One only need to learn a little to about 2's compleemnt to understand:

-1x0123456789ABCDEF == 0xFEDCBA9876543211 # 1 added

if he wishes to...

> In particular, I like:
>
>   1xF == -1
>
> Seems more pythonic than 0xFFFFFFFF, since the latter implies knowledge
> that we are using 32 bits.  I don't know of any current way to express
> 1 filled binary numbers cleanly.
>
Currently you use the ~ or the - unary operators.  So another idea, in the
spirit of repr() is to print -1 as ~0x0.  When you want bit-manipulation,
~ is more natural than -.  However I personally like the 1x prefix more.

> Unfortunately, I don't see an easy way to clean up this blemish:
>
> >>> 0xffff
> 65535

This is correct behaviour.

> >>> 0xffffffff
> -1

While currently it is like this, it cannot be considered standard.  It
depends on the machine's word size so any code relying on it being equal
to -1 is already broken!

> >>> 0xfffffffff
> 68719476735L
>
Correct too.

> I suppose in a perfect world, 0xffffffff would be 4294967295L, but
> we'd have serious compatibility issues with that (note that one
> would use 1xf instead of 0xffffffff to represent -1 in the perfect
> world).
>
> BTW, note that 0xffffffff == 4294967295L would be consistent with
> C/C++ with an unsigned int (32 or more bits).  The idea is that
> all numbers 0x... are non-negative, while number 1x... are negative.
>
Sure.  That's the idea.  To make the 32bit boundary invisible one must
ensure that a given written number represents the same mathematical
integer, on any machine.

> I'm quite certain that any proposed solution (such as issuing a
> warning for 0xXXXXXXXX) will receive flames, so I think I will
> stop here, hoping it's not too late :-)
>
I would propose the 1x for a read syntax.  ~ and - are already accepted
automagically (since python's only read syntax is the eval syntax).  The
only trouble now are non-long constants with msb set.  They should be
warned anyway to help people detect word-size sensitivity bugs...  Maybe a
__future__ should be provided is serious enough compatibility problems
arise.  This point itself is probably not worth a __future__ as the new
semantics of 0x... always positive is compatible with any bug free-code ;)

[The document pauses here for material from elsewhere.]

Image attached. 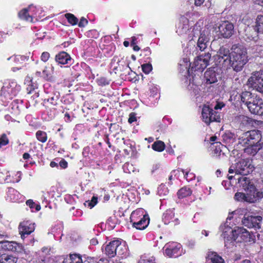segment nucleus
Here are the masks:
<instances>
[{"label":"nucleus","instance_id":"nucleus-40","mask_svg":"<svg viewBox=\"0 0 263 263\" xmlns=\"http://www.w3.org/2000/svg\"><path fill=\"white\" fill-rule=\"evenodd\" d=\"M36 137L39 141L43 143L45 142L47 139V134L41 130H38L36 133Z\"/></svg>","mask_w":263,"mask_h":263},{"label":"nucleus","instance_id":"nucleus-1","mask_svg":"<svg viewBox=\"0 0 263 263\" xmlns=\"http://www.w3.org/2000/svg\"><path fill=\"white\" fill-rule=\"evenodd\" d=\"M230 219L227 218V220ZM228 221L220 226L219 230L222 232L221 236L223 238L224 247L228 249L232 248L236 243L242 241H250V234L242 227H236L232 229L228 224Z\"/></svg>","mask_w":263,"mask_h":263},{"label":"nucleus","instance_id":"nucleus-63","mask_svg":"<svg viewBox=\"0 0 263 263\" xmlns=\"http://www.w3.org/2000/svg\"><path fill=\"white\" fill-rule=\"evenodd\" d=\"M90 243L92 245H96L98 243V240L95 238H93L90 240Z\"/></svg>","mask_w":263,"mask_h":263},{"label":"nucleus","instance_id":"nucleus-39","mask_svg":"<svg viewBox=\"0 0 263 263\" xmlns=\"http://www.w3.org/2000/svg\"><path fill=\"white\" fill-rule=\"evenodd\" d=\"M66 263V262H64ZM67 263H83L81 257L78 254H74L70 255L69 261Z\"/></svg>","mask_w":263,"mask_h":263},{"label":"nucleus","instance_id":"nucleus-41","mask_svg":"<svg viewBox=\"0 0 263 263\" xmlns=\"http://www.w3.org/2000/svg\"><path fill=\"white\" fill-rule=\"evenodd\" d=\"M8 61H11L15 64L21 63L24 60V57L20 55H16L11 56L7 59Z\"/></svg>","mask_w":263,"mask_h":263},{"label":"nucleus","instance_id":"nucleus-58","mask_svg":"<svg viewBox=\"0 0 263 263\" xmlns=\"http://www.w3.org/2000/svg\"><path fill=\"white\" fill-rule=\"evenodd\" d=\"M194 1L195 5L197 6H199L203 3L204 0H194Z\"/></svg>","mask_w":263,"mask_h":263},{"label":"nucleus","instance_id":"nucleus-61","mask_svg":"<svg viewBox=\"0 0 263 263\" xmlns=\"http://www.w3.org/2000/svg\"><path fill=\"white\" fill-rule=\"evenodd\" d=\"M30 155L27 153H24L23 155V158L25 160L28 159L30 158Z\"/></svg>","mask_w":263,"mask_h":263},{"label":"nucleus","instance_id":"nucleus-43","mask_svg":"<svg viewBox=\"0 0 263 263\" xmlns=\"http://www.w3.org/2000/svg\"><path fill=\"white\" fill-rule=\"evenodd\" d=\"M10 174V179L12 180H18L17 181H10L9 183H15L18 182L21 180V173L20 172H17L16 173L14 172H9Z\"/></svg>","mask_w":263,"mask_h":263},{"label":"nucleus","instance_id":"nucleus-54","mask_svg":"<svg viewBox=\"0 0 263 263\" xmlns=\"http://www.w3.org/2000/svg\"><path fill=\"white\" fill-rule=\"evenodd\" d=\"M47 67H45V69L43 70V73L47 78H48L49 77H50L51 74L52 73V72L53 71V69H54V67L53 66H51V70H52V73L50 72H48V70H47Z\"/></svg>","mask_w":263,"mask_h":263},{"label":"nucleus","instance_id":"nucleus-3","mask_svg":"<svg viewBox=\"0 0 263 263\" xmlns=\"http://www.w3.org/2000/svg\"><path fill=\"white\" fill-rule=\"evenodd\" d=\"M193 40L197 39V47L200 51L204 50L209 45L210 40V31L208 28H203L201 30L197 27L193 30Z\"/></svg>","mask_w":263,"mask_h":263},{"label":"nucleus","instance_id":"nucleus-57","mask_svg":"<svg viewBox=\"0 0 263 263\" xmlns=\"http://www.w3.org/2000/svg\"><path fill=\"white\" fill-rule=\"evenodd\" d=\"M224 106V104L222 103H217L214 106V109L218 110L219 109H221Z\"/></svg>","mask_w":263,"mask_h":263},{"label":"nucleus","instance_id":"nucleus-46","mask_svg":"<svg viewBox=\"0 0 263 263\" xmlns=\"http://www.w3.org/2000/svg\"><path fill=\"white\" fill-rule=\"evenodd\" d=\"M98 202V198L93 196L90 201L88 200L86 201L85 205V206L87 205L90 209L92 208Z\"/></svg>","mask_w":263,"mask_h":263},{"label":"nucleus","instance_id":"nucleus-56","mask_svg":"<svg viewBox=\"0 0 263 263\" xmlns=\"http://www.w3.org/2000/svg\"><path fill=\"white\" fill-rule=\"evenodd\" d=\"M59 165L63 168H65L67 167V162L65 160H62L59 162Z\"/></svg>","mask_w":263,"mask_h":263},{"label":"nucleus","instance_id":"nucleus-9","mask_svg":"<svg viewBox=\"0 0 263 263\" xmlns=\"http://www.w3.org/2000/svg\"><path fill=\"white\" fill-rule=\"evenodd\" d=\"M36 10L37 9L35 7L30 5L28 8H24L21 10L18 13V16L19 18L22 20L33 23L34 20H37L35 18L36 16Z\"/></svg>","mask_w":263,"mask_h":263},{"label":"nucleus","instance_id":"nucleus-27","mask_svg":"<svg viewBox=\"0 0 263 263\" xmlns=\"http://www.w3.org/2000/svg\"><path fill=\"white\" fill-rule=\"evenodd\" d=\"M55 60L57 62L61 64H66L71 60L70 56L66 52L62 51L56 55Z\"/></svg>","mask_w":263,"mask_h":263},{"label":"nucleus","instance_id":"nucleus-23","mask_svg":"<svg viewBox=\"0 0 263 263\" xmlns=\"http://www.w3.org/2000/svg\"><path fill=\"white\" fill-rule=\"evenodd\" d=\"M181 248V245L179 243H172L165 249V252L166 255L170 257H176L178 256V253Z\"/></svg>","mask_w":263,"mask_h":263},{"label":"nucleus","instance_id":"nucleus-38","mask_svg":"<svg viewBox=\"0 0 263 263\" xmlns=\"http://www.w3.org/2000/svg\"><path fill=\"white\" fill-rule=\"evenodd\" d=\"M65 17L67 20L68 23L71 25H76L78 23V19L71 13H66L65 14Z\"/></svg>","mask_w":263,"mask_h":263},{"label":"nucleus","instance_id":"nucleus-13","mask_svg":"<svg viewBox=\"0 0 263 263\" xmlns=\"http://www.w3.org/2000/svg\"><path fill=\"white\" fill-rule=\"evenodd\" d=\"M262 219V217L260 216L245 215L242 220V222L248 228L260 229Z\"/></svg>","mask_w":263,"mask_h":263},{"label":"nucleus","instance_id":"nucleus-44","mask_svg":"<svg viewBox=\"0 0 263 263\" xmlns=\"http://www.w3.org/2000/svg\"><path fill=\"white\" fill-rule=\"evenodd\" d=\"M139 263H156L155 258L153 256H143L141 258Z\"/></svg>","mask_w":263,"mask_h":263},{"label":"nucleus","instance_id":"nucleus-24","mask_svg":"<svg viewBox=\"0 0 263 263\" xmlns=\"http://www.w3.org/2000/svg\"><path fill=\"white\" fill-rule=\"evenodd\" d=\"M256 96L253 95L249 91L243 92L241 96V101L244 103L247 107L250 105V104L252 103L257 98Z\"/></svg>","mask_w":263,"mask_h":263},{"label":"nucleus","instance_id":"nucleus-52","mask_svg":"<svg viewBox=\"0 0 263 263\" xmlns=\"http://www.w3.org/2000/svg\"><path fill=\"white\" fill-rule=\"evenodd\" d=\"M184 177L187 181H190L195 178V175L193 173L186 172Z\"/></svg>","mask_w":263,"mask_h":263},{"label":"nucleus","instance_id":"nucleus-64","mask_svg":"<svg viewBox=\"0 0 263 263\" xmlns=\"http://www.w3.org/2000/svg\"><path fill=\"white\" fill-rule=\"evenodd\" d=\"M8 235L6 233H3L2 234L0 233V238H8Z\"/></svg>","mask_w":263,"mask_h":263},{"label":"nucleus","instance_id":"nucleus-25","mask_svg":"<svg viewBox=\"0 0 263 263\" xmlns=\"http://www.w3.org/2000/svg\"><path fill=\"white\" fill-rule=\"evenodd\" d=\"M149 219L148 216H144L140 219L132 223L133 227L138 230H144L148 225Z\"/></svg>","mask_w":263,"mask_h":263},{"label":"nucleus","instance_id":"nucleus-50","mask_svg":"<svg viewBox=\"0 0 263 263\" xmlns=\"http://www.w3.org/2000/svg\"><path fill=\"white\" fill-rule=\"evenodd\" d=\"M98 83L101 86H105L109 84V81L105 78H100L98 80Z\"/></svg>","mask_w":263,"mask_h":263},{"label":"nucleus","instance_id":"nucleus-20","mask_svg":"<svg viewBox=\"0 0 263 263\" xmlns=\"http://www.w3.org/2000/svg\"><path fill=\"white\" fill-rule=\"evenodd\" d=\"M162 220L165 224H170L172 226H176L179 223L178 218L175 217V213L172 210H167L163 214Z\"/></svg>","mask_w":263,"mask_h":263},{"label":"nucleus","instance_id":"nucleus-17","mask_svg":"<svg viewBox=\"0 0 263 263\" xmlns=\"http://www.w3.org/2000/svg\"><path fill=\"white\" fill-rule=\"evenodd\" d=\"M259 32L254 28V26H247L241 35L247 42H256L258 40V33Z\"/></svg>","mask_w":263,"mask_h":263},{"label":"nucleus","instance_id":"nucleus-19","mask_svg":"<svg viewBox=\"0 0 263 263\" xmlns=\"http://www.w3.org/2000/svg\"><path fill=\"white\" fill-rule=\"evenodd\" d=\"M0 249L17 252H20L22 249V246L17 242L7 240L0 241Z\"/></svg>","mask_w":263,"mask_h":263},{"label":"nucleus","instance_id":"nucleus-21","mask_svg":"<svg viewBox=\"0 0 263 263\" xmlns=\"http://www.w3.org/2000/svg\"><path fill=\"white\" fill-rule=\"evenodd\" d=\"M189 29V20L185 16H181L176 27V32L179 35L186 34Z\"/></svg>","mask_w":263,"mask_h":263},{"label":"nucleus","instance_id":"nucleus-34","mask_svg":"<svg viewBox=\"0 0 263 263\" xmlns=\"http://www.w3.org/2000/svg\"><path fill=\"white\" fill-rule=\"evenodd\" d=\"M152 147L155 151L161 152L165 149V145L163 141L158 140L152 144Z\"/></svg>","mask_w":263,"mask_h":263},{"label":"nucleus","instance_id":"nucleus-49","mask_svg":"<svg viewBox=\"0 0 263 263\" xmlns=\"http://www.w3.org/2000/svg\"><path fill=\"white\" fill-rule=\"evenodd\" d=\"M50 58V54L48 52H43L41 56V60L44 62H46Z\"/></svg>","mask_w":263,"mask_h":263},{"label":"nucleus","instance_id":"nucleus-53","mask_svg":"<svg viewBox=\"0 0 263 263\" xmlns=\"http://www.w3.org/2000/svg\"><path fill=\"white\" fill-rule=\"evenodd\" d=\"M137 118L136 116V114L134 112H132L129 114V118H128V122L129 123H132L136 121Z\"/></svg>","mask_w":263,"mask_h":263},{"label":"nucleus","instance_id":"nucleus-15","mask_svg":"<svg viewBox=\"0 0 263 263\" xmlns=\"http://www.w3.org/2000/svg\"><path fill=\"white\" fill-rule=\"evenodd\" d=\"M262 197L247 192L246 194L237 192L235 194L234 198L236 200L241 202H247L250 203H254L256 202L259 198Z\"/></svg>","mask_w":263,"mask_h":263},{"label":"nucleus","instance_id":"nucleus-62","mask_svg":"<svg viewBox=\"0 0 263 263\" xmlns=\"http://www.w3.org/2000/svg\"><path fill=\"white\" fill-rule=\"evenodd\" d=\"M65 121H70V116L69 114L66 113L65 114Z\"/></svg>","mask_w":263,"mask_h":263},{"label":"nucleus","instance_id":"nucleus-55","mask_svg":"<svg viewBox=\"0 0 263 263\" xmlns=\"http://www.w3.org/2000/svg\"><path fill=\"white\" fill-rule=\"evenodd\" d=\"M26 204L29 206L31 209H33L35 206V203L32 200H28L26 202Z\"/></svg>","mask_w":263,"mask_h":263},{"label":"nucleus","instance_id":"nucleus-29","mask_svg":"<svg viewBox=\"0 0 263 263\" xmlns=\"http://www.w3.org/2000/svg\"><path fill=\"white\" fill-rule=\"evenodd\" d=\"M206 259L212 263H225L224 259L214 251H209L206 254Z\"/></svg>","mask_w":263,"mask_h":263},{"label":"nucleus","instance_id":"nucleus-35","mask_svg":"<svg viewBox=\"0 0 263 263\" xmlns=\"http://www.w3.org/2000/svg\"><path fill=\"white\" fill-rule=\"evenodd\" d=\"M18 180H11L9 172H6V173L0 172V183H9L10 181H17Z\"/></svg>","mask_w":263,"mask_h":263},{"label":"nucleus","instance_id":"nucleus-60","mask_svg":"<svg viewBox=\"0 0 263 263\" xmlns=\"http://www.w3.org/2000/svg\"><path fill=\"white\" fill-rule=\"evenodd\" d=\"M227 138L229 139V141L228 142H233V139L232 138V137H230V136H229V137L226 135L224 137H223V140L224 141H227Z\"/></svg>","mask_w":263,"mask_h":263},{"label":"nucleus","instance_id":"nucleus-31","mask_svg":"<svg viewBox=\"0 0 263 263\" xmlns=\"http://www.w3.org/2000/svg\"><path fill=\"white\" fill-rule=\"evenodd\" d=\"M117 246L116 255L122 256L126 254L127 248L124 242L121 243V242L118 240V243Z\"/></svg>","mask_w":263,"mask_h":263},{"label":"nucleus","instance_id":"nucleus-4","mask_svg":"<svg viewBox=\"0 0 263 263\" xmlns=\"http://www.w3.org/2000/svg\"><path fill=\"white\" fill-rule=\"evenodd\" d=\"M253 168L251 161L249 159H243L231 165L229 170V173L246 175L252 172Z\"/></svg>","mask_w":263,"mask_h":263},{"label":"nucleus","instance_id":"nucleus-16","mask_svg":"<svg viewBox=\"0 0 263 263\" xmlns=\"http://www.w3.org/2000/svg\"><path fill=\"white\" fill-rule=\"evenodd\" d=\"M35 223L29 220L24 221L19 225V232L21 238L24 239L25 235H29L35 230Z\"/></svg>","mask_w":263,"mask_h":263},{"label":"nucleus","instance_id":"nucleus-30","mask_svg":"<svg viewBox=\"0 0 263 263\" xmlns=\"http://www.w3.org/2000/svg\"><path fill=\"white\" fill-rule=\"evenodd\" d=\"M245 146L246 148H244V152L249 155L254 156L259 151H261V147L260 144L258 143L248 145Z\"/></svg>","mask_w":263,"mask_h":263},{"label":"nucleus","instance_id":"nucleus-6","mask_svg":"<svg viewBox=\"0 0 263 263\" xmlns=\"http://www.w3.org/2000/svg\"><path fill=\"white\" fill-rule=\"evenodd\" d=\"M247 84L253 89L263 93V70L253 72L248 79Z\"/></svg>","mask_w":263,"mask_h":263},{"label":"nucleus","instance_id":"nucleus-33","mask_svg":"<svg viewBox=\"0 0 263 263\" xmlns=\"http://www.w3.org/2000/svg\"><path fill=\"white\" fill-rule=\"evenodd\" d=\"M192 194V191L190 188L185 186L180 189L177 195L179 198H183L186 196L191 195Z\"/></svg>","mask_w":263,"mask_h":263},{"label":"nucleus","instance_id":"nucleus-7","mask_svg":"<svg viewBox=\"0 0 263 263\" xmlns=\"http://www.w3.org/2000/svg\"><path fill=\"white\" fill-rule=\"evenodd\" d=\"M20 90V86L18 85L14 80H9L5 82L1 90L0 95L7 99H11Z\"/></svg>","mask_w":263,"mask_h":263},{"label":"nucleus","instance_id":"nucleus-59","mask_svg":"<svg viewBox=\"0 0 263 263\" xmlns=\"http://www.w3.org/2000/svg\"><path fill=\"white\" fill-rule=\"evenodd\" d=\"M97 263H109V261L107 259L101 258L97 262Z\"/></svg>","mask_w":263,"mask_h":263},{"label":"nucleus","instance_id":"nucleus-14","mask_svg":"<svg viewBox=\"0 0 263 263\" xmlns=\"http://www.w3.org/2000/svg\"><path fill=\"white\" fill-rule=\"evenodd\" d=\"M211 54L209 52L197 57L193 63L195 70L202 71L209 64Z\"/></svg>","mask_w":263,"mask_h":263},{"label":"nucleus","instance_id":"nucleus-2","mask_svg":"<svg viewBox=\"0 0 263 263\" xmlns=\"http://www.w3.org/2000/svg\"><path fill=\"white\" fill-rule=\"evenodd\" d=\"M249 61L246 48L241 45H233L231 48V55L229 64L233 70L236 72L242 71Z\"/></svg>","mask_w":263,"mask_h":263},{"label":"nucleus","instance_id":"nucleus-11","mask_svg":"<svg viewBox=\"0 0 263 263\" xmlns=\"http://www.w3.org/2000/svg\"><path fill=\"white\" fill-rule=\"evenodd\" d=\"M219 35L222 38L229 39L234 33V25L229 21H223L218 26Z\"/></svg>","mask_w":263,"mask_h":263},{"label":"nucleus","instance_id":"nucleus-47","mask_svg":"<svg viewBox=\"0 0 263 263\" xmlns=\"http://www.w3.org/2000/svg\"><path fill=\"white\" fill-rule=\"evenodd\" d=\"M158 193L160 196H163L166 195L168 193V191L165 185L162 184L158 188Z\"/></svg>","mask_w":263,"mask_h":263},{"label":"nucleus","instance_id":"nucleus-37","mask_svg":"<svg viewBox=\"0 0 263 263\" xmlns=\"http://www.w3.org/2000/svg\"><path fill=\"white\" fill-rule=\"evenodd\" d=\"M223 147V145H222L220 142H216L214 143L213 148V154L215 157H218L220 156L221 153L222 152V148Z\"/></svg>","mask_w":263,"mask_h":263},{"label":"nucleus","instance_id":"nucleus-5","mask_svg":"<svg viewBox=\"0 0 263 263\" xmlns=\"http://www.w3.org/2000/svg\"><path fill=\"white\" fill-rule=\"evenodd\" d=\"M261 139V133L258 130H252L242 133L238 138L239 144L242 146L258 143Z\"/></svg>","mask_w":263,"mask_h":263},{"label":"nucleus","instance_id":"nucleus-12","mask_svg":"<svg viewBox=\"0 0 263 263\" xmlns=\"http://www.w3.org/2000/svg\"><path fill=\"white\" fill-rule=\"evenodd\" d=\"M237 179L238 183L242 186L245 191L262 197V194L256 192L255 186L251 183L250 179L246 177L245 175H243L237 178Z\"/></svg>","mask_w":263,"mask_h":263},{"label":"nucleus","instance_id":"nucleus-26","mask_svg":"<svg viewBox=\"0 0 263 263\" xmlns=\"http://www.w3.org/2000/svg\"><path fill=\"white\" fill-rule=\"evenodd\" d=\"M217 75L215 71L212 69H209L204 73V79L207 84H213L217 81Z\"/></svg>","mask_w":263,"mask_h":263},{"label":"nucleus","instance_id":"nucleus-42","mask_svg":"<svg viewBox=\"0 0 263 263\" xmlns=\"http://www.w3.org/2000/svg\"><path fill=\"white\" fill-rule=\"evenodd\" d=\"M59 101V98L58 96L51 97L47 99H45L44 103L45 104L48 103L52 106H55L58 104Z\"/></svg>","mask_w":263,"mask_h":263},{"label":"nucleus","instance_id":"nucleus-36","mask_svg":"<svg viewBox=\"0 0 263 263\" xmlns=\"http://www.w3.org/2000/svg\"><path fill=\"white\" fill-rule=\"evenodd\" d=\"M254 28L260 32L263 33V16L258 15L256 20V25Z\"/></svg>","mask_w":263,"mask_h":263},{"label":"nucleus","instance_id":"nucleus-48","mask_svg":"<svg viewBox=\"0 0 263 263\" xmlns=\"http://www.w3.org/2000/svg\"><path fill=\"white\" fill-rule=\"evenodd\" d=\"M142 69L144 73L148 74L152 70V66L149 63L142 65Z\"/></svg>","mask_w":263,"mask_h":263},{"label":"nucleus","instance_id":"nucleus-18","mask_svg":"<svg viewBox=\"0 0 263 263\" xmlns=\"http://www.w3.org/2000/svg\"><path fill=\"white\" fill-rule=\"evenodd\" d=\"M249 111L253 114L263 115V102L258 97L248 107Z\"/></svg>","mask_w":263,"mask_h":263},{"label":"nucleus","instance_id":"nucleus-51","mask_svg":"<svg viewBox=\"0 0 263 263\" xmlns=\"http://www.w3.org/2000/svg\"><path fill=\"white\" fill-rule=\"evenodd\" d=\"M88 24V21L84 17H82L78 24L79 27H84Z\"/></svg>","mask_w":263,"mask_h":263},{"label":"nucleus","instance_id":"nucleus-22","mask_svg":"<svg viewBox=\"0 0 263 263\" xmlns=\"http://www.w3.org/2000/svg\"><path fill=\"white\" fill-rule=\"evenodd\" d=\"M118 240H116L110 242L106 245L104 248H102L103 252L109 257H113L116 255V249Z\"/></svg>","mask_w":263,"mask_h":263},{"label":"nucleus","instance_id":"nucleus-10","mask_svg":"<svg viewBox=\"0 0 263 263\" xmlns=\"http://www.w3.org/2000/svg\"><path fill=\"white\" fill-rule=\"evenodd\" d=\"M230 55H231V52H230L229 49L222 46L219 48L215 57L218 65L225 67L227 64H229Z\"/></svg>","mask_w":263,"mask_h":263},{"label":"nucleus","instance_id":"nucleus-28","mask_svg":"<svg viewBox=\"0 0 263 263\" xmlns=\"http://www.w3.org/2000/svg\"><path fill=\"white\" fill-rule=\"evenodd\" d=\"M144 216H148L146 214L144 209H138L132 213L130 217V222L132 223L134 222L135 221L140 219V218H142Z\"/></svg>","mask_w":263,"mask_h":263},{"label":"nucleus","instance_id":"nucleus-8","mask_svg":"<svg viewBox=\"0 0 263 263\" xmlns=\"http://www.w3.org/2000/svg\"><path fill=\"white\" fill-rule=\"evenodd\" d=\"M201 116L202 121L207 125L212 122H220V120L219 113L205 105L202 107Z\"/></svg>","mask_w":263,"mask_h":263},{"label":"nucleus","instance_id":"nucleus-45","mask_svg":"<svg viewBox=\"0 0 263 263\" xmlns=\"http://www.w3.org/2000/svg\"><path fill=\"white\" fill-rule=\"evenodd\" d=\"M9 139L5 134H3L0 136V148L3 146H5L9 143Z\"/></svg>","mask_w":263,"mask_h":263},{"label":"nucleus","instance_id":"nucleus-32","mask_svg":"<svg viewBox=\"0 0 263 263\" xmlns=\"http://www.w3.org/2000/svg\"><path fill=\"white\" fill-rule=\"evenodd\" d=\"M17 259L14 256L7 254L0 256V263H16Z\"/></svg>","mask_w":263,"mask_h":263}]
</instances>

I do not propose to replace hex() now, one can provide a newhex() [better
name desperately needed, maybe hex1?].  In the long run, it might be
reasonable to support the different combinations in format strings:

We already have (or should have; in C and python1.5 - sadly there is no
up-to-date installation around - %x treats the data as always unsigned;
python1.5 refuses to %x longs but accepts them in hex() - I presume that's
been already fixed):

"%x"  % +2  =>   2
"%x"  % -2  =>  -2
"%+x" % +2  =>  +2
"%+x" % -2  =>  -2
"%04x" % +2 =>   0002
"%04x" % -2 =>  -0002
"%0#4x" %+2 =>   0x02
"%0#4x" %-2 =>  -0x02  # Is this so indeed?

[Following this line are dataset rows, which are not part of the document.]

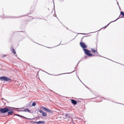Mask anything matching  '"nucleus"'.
I'll return each instance as SVG.
<instances>
[{
    "mask_svg": "<svg viewBox=\"0 0 124 124\" xmlns=\"http://www.w3.org/2000/svg\"><path fill=\"white\" fill-rule=\"evenodd\" d=\"M8 107H5L4 108H0V113L3 114L8 112L7 114L6 115V116L13 115L14 113V112L13 111V109L8 108Z\"/></svg>",
    "mask_w": 124,
    "mask_h": 124,
    "instance_id": "1",
    "label": "nucleus"
},
{
    "mask_svg": "<svg viewBox=\"0 0 124 124\" xmlns=\"http://www.w3.org/2000/svg\"><path fill=\"white\" fill-rule=\"evenodd\" d=\"M85 54L88 56L91 57L92 56H95V55H93L92 54L90 53L91 52L90 50L85 49L83 50Z\"/></svg>",
    "mask_w": 124,
    "mask_h": 124,
    "instance_id": "2",
    "label": "nucleus"
},
{
    "mask_svg": "<svg viewBox=\"0 0 124 124\" xmlns=\"http://www.w3.org/2000/svg\"><path fill=\"white\" fill-rule=\"evenodd\" d=\"M0 80L1 81H7L11 80V79L9 78H8L6 76L0 77Z\"/></svg>",
    "mask_w": 124,
    "mask_h": 124,
    "instance_id": "3",
    "label": "nucleus"
},
{
    "mask_svg": "<svg viewBox=\"0 0 124 124\" xmlns=\"http://www.w3.org/2000/svg\"><path fill=\"white\" fill-rule=\"evenodd\" d=\"M40 108L43 109L44 110L50 113H53V111L43 106H41Z\"/></svg>",
    "mask_w": 124,
    "mask_h": 124,
    "instance_id": "4",
    "label": "nucleus"
},
{
    "mask_svg": "<svg viewBox=\"0 0 124 124\" xmlns=\"http://www.w3.org/2000/svg\"><path fill=\"white\" fill-rule=\"evenodd\" d=\"M80 44L81 47L82 48L83 50L85 49L87 47L84 42H81L80 43Z\"/></svg>",
    "mask_w": 124,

Or maybe it's still always unsigned in '%x' to mirror C?  I son't think
that can be kept because the signed->unsigned coercion exposes the word
length; do (x & 0xffff) when you want to coerce, so that your results will
be predictable...

Proposed:

"%~x" % +2  =>   2
"%~x" % -2  =>  ~1
"%#~x" % +2 =>   0x2
"%#~x" % -2 =>   1xE
# Like the proposal by I-don't-remember-who (sorry) but with a determined
# msb!  No guessing!
"%0~4x" % +2 =>  0x02
"%0~4x" % -2 => ~0x01
"%0#~4x" %+2 =>  0x02
"%0#~4x" %-2 =>  1xFE

Now this is probably overkill.  But one must introduce a new flag symbol,
# is already used for adding the 0x, it can't be 1 (would mean a width)
and it would be logical to do 1xE only when # is also specified, which
brought me to all these combinations.

But the two ideas of ~0x1 and 1xE both serve exactly the same purpose so
only one sould suffice IMHO.  ~0x1 is easy to constuct from the existing
facilities, 1xE needs playing around with the output's first char...

> - Ken Seehof
>

-- 
Beni Cherniavsky <cben at tx.technion.ac.il>